Use Cases
If you are asking yourself "what is this even used for?", this page is for you.
Large language models (LLMs) have inspired many creative applications in the recent years, and our aim is to channel these applications into a framework that offers more robust and scalable solutions for the biomedical domain. We see BioChatter as a developer toolkit that can be used to create a range of custom applications for specific user bases. As such, our main target audience are developers in the biomedical domain.
Chatbots
Naturally, the most attractive general use of LLMs is to have a language interface to some functionality that previously was not accessible through such simple means. Depending on the requirements of the application, this can be either trivial ("Create a paragraph from these bullet points.") or extremely complex ("What is the driver of my patient's cancer?"). Biomedical use cases tend to be biased towards the latter, often necessitating the integration of various sources of knowledge and quality assurance of the conversational system. As a result, BioChatter is not designed to function as a sole chatbot without integration of other data or knowledge; this functionality is provided by numerous companies.

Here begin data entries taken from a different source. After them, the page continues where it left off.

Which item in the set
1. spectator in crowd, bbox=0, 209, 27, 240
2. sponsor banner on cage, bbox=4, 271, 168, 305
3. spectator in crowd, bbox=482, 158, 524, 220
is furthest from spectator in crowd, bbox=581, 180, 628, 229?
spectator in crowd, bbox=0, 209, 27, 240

Instead, we at least include specific prompts that tune the LLM towards the desired application and user base, which can be configured by the developer implementing the application. More powerful applications are the focus however, including tool use (external software parameterisation), knowledge graph and vector database integration, multimodal inputs, and modular agentic workflows.
Graphical user interfaces
Increasing accessibility to previously inaccessible functionality naturally implies that the developer needs to think about how to make the functionality available to the (by definition non-technical) user. As a result, we include suggestions for diverse graphical user interface (GUI) frameworks in the ecosystem. Specifically, we provide instructive examples for relatively simple prototyping frameworks based on Streamlit, which we brand as BioChatter Light and which can be used for rapid development of a range of user interfaces:
For more complex applications, we also provide a modular system based on current web technologies (FastAPI and Next.js), which we brand as BioChatter Next. The web application is driven by a RESTful API, which we implement in BioChatter Server. An application example can be seen in the real-world use case.